The name comes from the fact that the 45 states have agreed to align and coordinate the documentation of these standards, so that there’s consistency from one state to another on these very basic expectations. I suppose in some (backwards) states the standards might be totally new, but in 2014, I doubt it.

Common core’s great benefit is that it provides a focus for people to complain about every little annoyance that shows up in the education of their children.

I encourage folks to watch New Math, by Tom Lehrer. Especially watch the illustration of the math at the beginning that he describes as the default way of doing things: if you’re like me, it’s totally bewildering. The “new math” he complained about in 1965 is the way I learned it, probably the way a lot of y’all learned it, and it looks totally reasonable, because that’s what we learned when we were kids.

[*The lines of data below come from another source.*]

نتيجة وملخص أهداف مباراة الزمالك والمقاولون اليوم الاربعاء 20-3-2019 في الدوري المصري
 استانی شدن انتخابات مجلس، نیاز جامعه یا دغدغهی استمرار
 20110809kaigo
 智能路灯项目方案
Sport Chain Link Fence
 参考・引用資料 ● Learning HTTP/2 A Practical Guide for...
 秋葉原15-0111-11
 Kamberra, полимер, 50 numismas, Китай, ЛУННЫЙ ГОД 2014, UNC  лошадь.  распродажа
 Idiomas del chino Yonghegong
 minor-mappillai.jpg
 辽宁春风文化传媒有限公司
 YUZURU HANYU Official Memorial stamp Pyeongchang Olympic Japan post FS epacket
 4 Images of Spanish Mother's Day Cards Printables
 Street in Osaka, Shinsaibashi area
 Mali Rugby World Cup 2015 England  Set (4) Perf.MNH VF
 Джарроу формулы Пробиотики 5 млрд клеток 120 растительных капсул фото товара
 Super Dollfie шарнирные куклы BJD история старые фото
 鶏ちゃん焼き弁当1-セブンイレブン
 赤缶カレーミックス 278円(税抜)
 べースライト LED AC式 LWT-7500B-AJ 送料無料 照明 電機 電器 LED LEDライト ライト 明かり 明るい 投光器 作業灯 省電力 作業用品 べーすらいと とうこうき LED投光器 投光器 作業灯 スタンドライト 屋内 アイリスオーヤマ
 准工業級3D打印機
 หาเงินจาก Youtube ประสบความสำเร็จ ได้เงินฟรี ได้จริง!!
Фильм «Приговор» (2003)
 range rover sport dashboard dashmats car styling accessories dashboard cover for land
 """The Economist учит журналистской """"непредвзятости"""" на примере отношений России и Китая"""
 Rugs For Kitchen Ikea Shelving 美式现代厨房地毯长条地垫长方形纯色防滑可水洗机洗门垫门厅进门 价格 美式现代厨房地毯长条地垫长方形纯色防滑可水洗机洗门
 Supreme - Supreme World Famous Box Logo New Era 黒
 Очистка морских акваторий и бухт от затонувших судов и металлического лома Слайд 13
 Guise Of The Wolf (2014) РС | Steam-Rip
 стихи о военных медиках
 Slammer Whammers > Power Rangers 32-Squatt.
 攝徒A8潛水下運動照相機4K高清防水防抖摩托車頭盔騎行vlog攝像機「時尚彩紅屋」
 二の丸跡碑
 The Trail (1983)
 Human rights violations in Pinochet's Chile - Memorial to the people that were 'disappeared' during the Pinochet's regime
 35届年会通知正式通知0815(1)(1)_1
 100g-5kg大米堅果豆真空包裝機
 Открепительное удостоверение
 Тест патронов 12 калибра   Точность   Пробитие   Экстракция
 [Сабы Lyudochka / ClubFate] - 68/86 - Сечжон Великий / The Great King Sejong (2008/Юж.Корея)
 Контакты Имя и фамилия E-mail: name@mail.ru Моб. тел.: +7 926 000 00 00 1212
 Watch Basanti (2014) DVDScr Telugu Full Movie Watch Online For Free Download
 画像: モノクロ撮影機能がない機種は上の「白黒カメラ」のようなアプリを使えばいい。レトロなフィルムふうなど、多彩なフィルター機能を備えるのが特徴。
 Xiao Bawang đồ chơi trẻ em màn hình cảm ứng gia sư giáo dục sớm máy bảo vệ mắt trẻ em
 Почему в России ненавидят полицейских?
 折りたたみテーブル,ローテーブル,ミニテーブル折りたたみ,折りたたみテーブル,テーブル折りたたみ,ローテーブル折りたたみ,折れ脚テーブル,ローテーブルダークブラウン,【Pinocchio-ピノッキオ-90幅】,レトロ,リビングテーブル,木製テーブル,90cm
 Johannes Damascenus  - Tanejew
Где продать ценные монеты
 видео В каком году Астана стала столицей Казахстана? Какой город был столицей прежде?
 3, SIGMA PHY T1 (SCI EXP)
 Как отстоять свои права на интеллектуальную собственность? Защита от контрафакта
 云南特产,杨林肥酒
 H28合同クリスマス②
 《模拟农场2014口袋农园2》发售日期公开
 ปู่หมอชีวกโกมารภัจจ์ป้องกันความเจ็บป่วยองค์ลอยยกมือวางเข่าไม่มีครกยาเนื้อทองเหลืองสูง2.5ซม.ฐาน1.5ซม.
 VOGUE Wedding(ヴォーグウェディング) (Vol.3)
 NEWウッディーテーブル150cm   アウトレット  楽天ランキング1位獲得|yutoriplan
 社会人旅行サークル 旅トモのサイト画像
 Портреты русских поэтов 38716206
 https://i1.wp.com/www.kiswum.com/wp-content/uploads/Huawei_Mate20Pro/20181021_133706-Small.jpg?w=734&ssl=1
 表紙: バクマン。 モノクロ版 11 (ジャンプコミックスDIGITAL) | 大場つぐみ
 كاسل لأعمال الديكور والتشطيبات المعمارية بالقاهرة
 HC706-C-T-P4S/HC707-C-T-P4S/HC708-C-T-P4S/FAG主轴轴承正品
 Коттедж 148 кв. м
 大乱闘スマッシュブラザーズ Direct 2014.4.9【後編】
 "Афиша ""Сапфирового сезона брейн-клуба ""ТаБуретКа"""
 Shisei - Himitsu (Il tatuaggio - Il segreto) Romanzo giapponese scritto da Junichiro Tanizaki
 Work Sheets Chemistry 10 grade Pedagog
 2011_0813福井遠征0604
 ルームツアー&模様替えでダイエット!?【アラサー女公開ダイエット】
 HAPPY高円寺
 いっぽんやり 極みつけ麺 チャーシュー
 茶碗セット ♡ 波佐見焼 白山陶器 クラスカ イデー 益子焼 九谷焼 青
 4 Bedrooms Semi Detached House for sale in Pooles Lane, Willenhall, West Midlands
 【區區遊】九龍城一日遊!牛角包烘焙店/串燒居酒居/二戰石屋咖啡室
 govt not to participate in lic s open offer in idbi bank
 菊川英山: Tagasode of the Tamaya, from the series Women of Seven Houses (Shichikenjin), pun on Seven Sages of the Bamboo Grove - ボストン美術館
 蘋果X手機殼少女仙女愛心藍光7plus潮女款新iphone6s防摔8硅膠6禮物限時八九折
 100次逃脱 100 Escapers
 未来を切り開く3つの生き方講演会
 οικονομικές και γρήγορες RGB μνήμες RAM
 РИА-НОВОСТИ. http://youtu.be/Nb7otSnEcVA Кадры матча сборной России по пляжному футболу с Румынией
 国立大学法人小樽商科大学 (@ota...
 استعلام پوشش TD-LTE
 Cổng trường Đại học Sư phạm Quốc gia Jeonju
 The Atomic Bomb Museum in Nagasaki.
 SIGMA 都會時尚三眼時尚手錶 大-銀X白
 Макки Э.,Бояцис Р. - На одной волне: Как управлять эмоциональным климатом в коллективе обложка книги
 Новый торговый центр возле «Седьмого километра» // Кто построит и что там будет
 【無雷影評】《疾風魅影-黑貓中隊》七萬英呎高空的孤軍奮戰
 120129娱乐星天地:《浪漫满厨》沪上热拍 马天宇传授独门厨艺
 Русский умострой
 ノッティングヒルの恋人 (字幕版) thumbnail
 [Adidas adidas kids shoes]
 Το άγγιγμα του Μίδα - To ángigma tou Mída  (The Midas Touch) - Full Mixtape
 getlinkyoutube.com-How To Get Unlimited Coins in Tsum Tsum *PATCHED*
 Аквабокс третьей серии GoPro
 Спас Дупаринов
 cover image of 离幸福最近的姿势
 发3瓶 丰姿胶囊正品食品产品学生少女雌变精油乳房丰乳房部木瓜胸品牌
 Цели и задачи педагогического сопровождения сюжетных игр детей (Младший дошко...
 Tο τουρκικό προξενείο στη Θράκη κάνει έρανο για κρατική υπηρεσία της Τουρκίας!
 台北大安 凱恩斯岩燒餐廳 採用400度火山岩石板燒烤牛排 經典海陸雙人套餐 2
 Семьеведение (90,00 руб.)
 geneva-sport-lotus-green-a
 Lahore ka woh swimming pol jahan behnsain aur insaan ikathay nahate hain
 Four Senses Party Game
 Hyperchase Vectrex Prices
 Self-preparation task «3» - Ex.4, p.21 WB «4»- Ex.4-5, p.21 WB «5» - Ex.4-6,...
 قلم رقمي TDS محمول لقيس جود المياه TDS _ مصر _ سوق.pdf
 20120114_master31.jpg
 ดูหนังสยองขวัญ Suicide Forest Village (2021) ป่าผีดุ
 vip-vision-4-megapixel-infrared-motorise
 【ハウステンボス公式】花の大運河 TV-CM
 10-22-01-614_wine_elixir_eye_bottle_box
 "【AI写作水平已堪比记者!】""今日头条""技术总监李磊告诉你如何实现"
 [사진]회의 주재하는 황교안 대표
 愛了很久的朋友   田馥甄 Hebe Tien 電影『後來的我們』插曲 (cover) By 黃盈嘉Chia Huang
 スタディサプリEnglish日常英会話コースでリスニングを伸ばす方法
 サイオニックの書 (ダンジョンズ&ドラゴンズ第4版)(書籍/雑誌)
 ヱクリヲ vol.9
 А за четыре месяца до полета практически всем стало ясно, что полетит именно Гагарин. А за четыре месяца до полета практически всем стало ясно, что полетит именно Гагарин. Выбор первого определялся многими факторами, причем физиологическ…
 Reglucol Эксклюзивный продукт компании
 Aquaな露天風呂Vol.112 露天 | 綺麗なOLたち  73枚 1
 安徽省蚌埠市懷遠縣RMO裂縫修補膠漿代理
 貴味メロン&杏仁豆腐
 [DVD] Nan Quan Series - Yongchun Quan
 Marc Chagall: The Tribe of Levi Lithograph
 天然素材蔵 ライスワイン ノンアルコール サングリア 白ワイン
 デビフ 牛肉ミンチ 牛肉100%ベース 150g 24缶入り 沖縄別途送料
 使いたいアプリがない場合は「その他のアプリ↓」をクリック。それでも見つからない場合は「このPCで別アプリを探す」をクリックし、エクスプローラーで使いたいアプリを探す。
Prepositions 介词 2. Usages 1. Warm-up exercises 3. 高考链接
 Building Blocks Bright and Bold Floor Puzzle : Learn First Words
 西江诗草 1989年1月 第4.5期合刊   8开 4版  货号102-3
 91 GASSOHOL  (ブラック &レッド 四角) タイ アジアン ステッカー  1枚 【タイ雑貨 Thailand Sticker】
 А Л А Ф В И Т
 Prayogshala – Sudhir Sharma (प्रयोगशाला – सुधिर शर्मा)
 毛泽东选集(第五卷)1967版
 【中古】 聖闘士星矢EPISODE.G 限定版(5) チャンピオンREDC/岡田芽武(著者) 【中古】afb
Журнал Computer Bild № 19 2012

Common Core math does have students using the standard US algorithm to solve addition and subtraction once they hit fourth grade, so kids will get there, don’t worry. However, there’s ample research to show that a lot of kids have historically found the traditional algorithm baffling, and either misuse it (borrowing in the wrong place value or the like) or use it without understanding it. Common Core suggests that understanding why the algorithm works–in other words, having a deep understanding of place value and other mathematical concepts–is key to being able to advance as a mathematician.

Thus the use of number lines, crossed out circles, and the like: students use semiconcrete (drawings of things) and semiabstract (drawings of symbols like number lines) to demonstrate understanding before they settle in the world of abstract (exclusive use of numerals).

Folks who complain about common core need to listen to Tom Lehrer and realize that their complaints are neither new nor related specifically to the common core methods, but are rather a normal and healthy symptom of their growing old; they should go buy a cane and be ready to chase kids off their lawn and complain about that noise they call music :).

Which is how I, and most other teachers I know, grade math work. I was doing this before I ever heard of Common Core. It just makes sense to me.

What makes it common is what the students should be able to do. A 3rd grader may have to tell the main idea of the text or identify the author’s purpose. The choice of text is not dictated by the standards.

I think confused and complaining people should go read the standards. See for yourself what is specifically stated about how to teach, for example, subtraction in 2nd grade.